→ **The problem**
Copy out the entries that follow, unchanged.

→ **Available data**
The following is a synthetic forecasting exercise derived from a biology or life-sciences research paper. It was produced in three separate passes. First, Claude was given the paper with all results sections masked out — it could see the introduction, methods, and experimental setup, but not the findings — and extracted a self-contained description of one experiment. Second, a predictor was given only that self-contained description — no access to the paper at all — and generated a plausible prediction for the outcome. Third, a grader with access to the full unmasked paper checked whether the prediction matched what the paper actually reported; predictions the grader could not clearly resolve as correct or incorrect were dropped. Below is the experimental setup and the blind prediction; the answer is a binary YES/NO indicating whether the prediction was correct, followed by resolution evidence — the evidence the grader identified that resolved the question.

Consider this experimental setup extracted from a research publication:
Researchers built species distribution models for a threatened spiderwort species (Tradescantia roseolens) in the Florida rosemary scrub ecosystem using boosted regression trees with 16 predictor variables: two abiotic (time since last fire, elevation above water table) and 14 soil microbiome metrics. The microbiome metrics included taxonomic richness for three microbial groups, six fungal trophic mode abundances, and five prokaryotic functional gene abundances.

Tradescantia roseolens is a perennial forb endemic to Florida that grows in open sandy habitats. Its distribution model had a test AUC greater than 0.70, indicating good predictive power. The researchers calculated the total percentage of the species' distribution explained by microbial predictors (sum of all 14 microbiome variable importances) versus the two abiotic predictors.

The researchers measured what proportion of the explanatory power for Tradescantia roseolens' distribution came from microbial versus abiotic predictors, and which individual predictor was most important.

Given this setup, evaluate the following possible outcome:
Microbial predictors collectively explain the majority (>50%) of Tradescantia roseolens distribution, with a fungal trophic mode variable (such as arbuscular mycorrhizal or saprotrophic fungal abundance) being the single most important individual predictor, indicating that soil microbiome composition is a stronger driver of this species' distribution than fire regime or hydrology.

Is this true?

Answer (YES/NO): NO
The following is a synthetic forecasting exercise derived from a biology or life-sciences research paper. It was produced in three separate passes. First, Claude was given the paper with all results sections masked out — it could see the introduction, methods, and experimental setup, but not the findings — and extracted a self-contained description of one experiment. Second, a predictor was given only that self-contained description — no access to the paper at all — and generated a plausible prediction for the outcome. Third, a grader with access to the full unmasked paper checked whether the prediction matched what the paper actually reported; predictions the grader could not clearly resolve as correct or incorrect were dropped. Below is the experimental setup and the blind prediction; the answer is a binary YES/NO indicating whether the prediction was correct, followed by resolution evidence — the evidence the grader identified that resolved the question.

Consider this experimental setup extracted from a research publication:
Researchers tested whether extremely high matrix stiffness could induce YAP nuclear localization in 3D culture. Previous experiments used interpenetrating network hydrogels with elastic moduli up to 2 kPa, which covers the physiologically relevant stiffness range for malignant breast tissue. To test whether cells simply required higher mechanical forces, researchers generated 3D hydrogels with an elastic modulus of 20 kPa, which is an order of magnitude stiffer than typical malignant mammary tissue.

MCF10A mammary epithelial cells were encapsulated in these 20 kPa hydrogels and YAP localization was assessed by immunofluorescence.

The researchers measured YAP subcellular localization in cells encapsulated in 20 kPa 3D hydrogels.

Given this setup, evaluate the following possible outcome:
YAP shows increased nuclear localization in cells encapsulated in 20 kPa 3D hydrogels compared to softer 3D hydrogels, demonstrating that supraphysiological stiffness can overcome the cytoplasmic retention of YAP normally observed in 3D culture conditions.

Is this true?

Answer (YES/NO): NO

→ **Exercise result**
The following is a synthetic forecasting exercise derived from a biology or life-sciences research paper. It was produced in three separate passes. First, Claude was given the paper with all results sections masked out — it could see the introduction, methods, and experimental setup, but not the findings — and extracted a self-contained description of one experiment. Second, a predictor was given only that self-contained description — no access to the paper at all — and generated a plausible prediction for the outcome. Third, a grader with access to the full unmasked paper checked whether the prediction matched what the paper actually reported; predictions the grader could not clearly resolve as correct or incorrect were dropped. Below is the experimental setup and the blind prediction; the answer is a binary YES/NO indicating whether the prediction was correct, followed by resolution evidence — the evidence the grader identified that resolved the question.

Consider this experimental setup extracted from a research publication:
Researchers built species distribution models for a threatened spiderwort species (Tradescantia roseolens) in the Florida rosemary scrub ecosystem using boosted regression trees with 16 predictor variables: two abiotic (time since last fire, elevation above water table) and 14 soil microbiome metrics. The microbiome metrics included taxonomic richness for three microbial groups, six fungal trophic mode abundances, and five prokaryotic functional gene abundances.

Tradescantia roseolens is a perennial forb endemic to Florida that grows in open sandy habitats. Its distribution model had a test AUC greater than 0.70, indicating good predictive power. The researchers calculated the total percentage of the species' distribution explained by microbial predictors (sum of all 14 microbiome variable importances) versus the two abiotic predictors.

The researchers measured what proportion of the explanatory power for Tradescantia roseolens' distribution came from microbial versus abiotic predictors, and which individual predictor was most important.

Given this setup, evaluate the following possible outcome:
Microbial predictors collectively explain the majority (>50%) of Tradescantia roseolens distribution, with a fungal trophic mode variable (such as arbuscular mycorrhizal or saprotrophic fungal abundance) being the single most important individual predictor, indicating that soil microbiome composition is a stronger driver of this species' distribution than fire regime or hydrology.

Is this true?

Answer (YES/NO): NO
The following is a synthetic forecasting exercise derived from a biology or life-sciences research paper. It was produced in three separate passes. First, Claude was given the paper with all results sections masked out — it could see the introduction, methods, and experimental setup, but not the findings — and extracted a self-contained description of one experiment. Second, a predictor was given only that self-contained description — no access to the paper at all — and generated a plausible prediction for the outcome. Third, a grader with access to the full unmasked paper checked whether the prediction matched what the paper actually reported; predictions the grader could not clearly resolve as correct or incorrect were dropped. Below is the experimental setup and the blind prediction; the answer is a binary YES/NO indicating whether the prediction was correct, followed by resolution evidence — the evidence the grader identified that resolved the question.

Consider this experimental setup extracted from a research publication:
Researchers tested whether extremely high matrix stiffness could induce YAP nuclear localization in 3D culture. Previous experiments used interpenetrating network hydrogels with elastic moduli up to 2 kPa, which covers the physiologically relevant stiffness range for malignant breast tissue. To test whether cells simply required higher mechanical forces, researchers generated 3D hydrogels with an elastic modulus of 20 kPa, which is an order of magnitude stiffer than typical malignant mammary tissue.

MCF10A mammary epithelial cells were encapsulated in these 20 kPa hydrogels and YAP localization was assessed by immunofluorescence.

The researchers measured YAP subcellular localization in cells encapsulated in 20 kPa 3D hydrogels.

Given this setup, evaluate the following possible outcome:
YAP shows increased nuclear localization in cells encapsulated in 20 kPa 3D hydrogels compared to softer 3D hydrogels, demonstrating that supraphysiological stiffness can overcome the cytoplasmic retention of YAP normally observed in 3D culture conditions.

Is this true?

Answer (YES/NO): NO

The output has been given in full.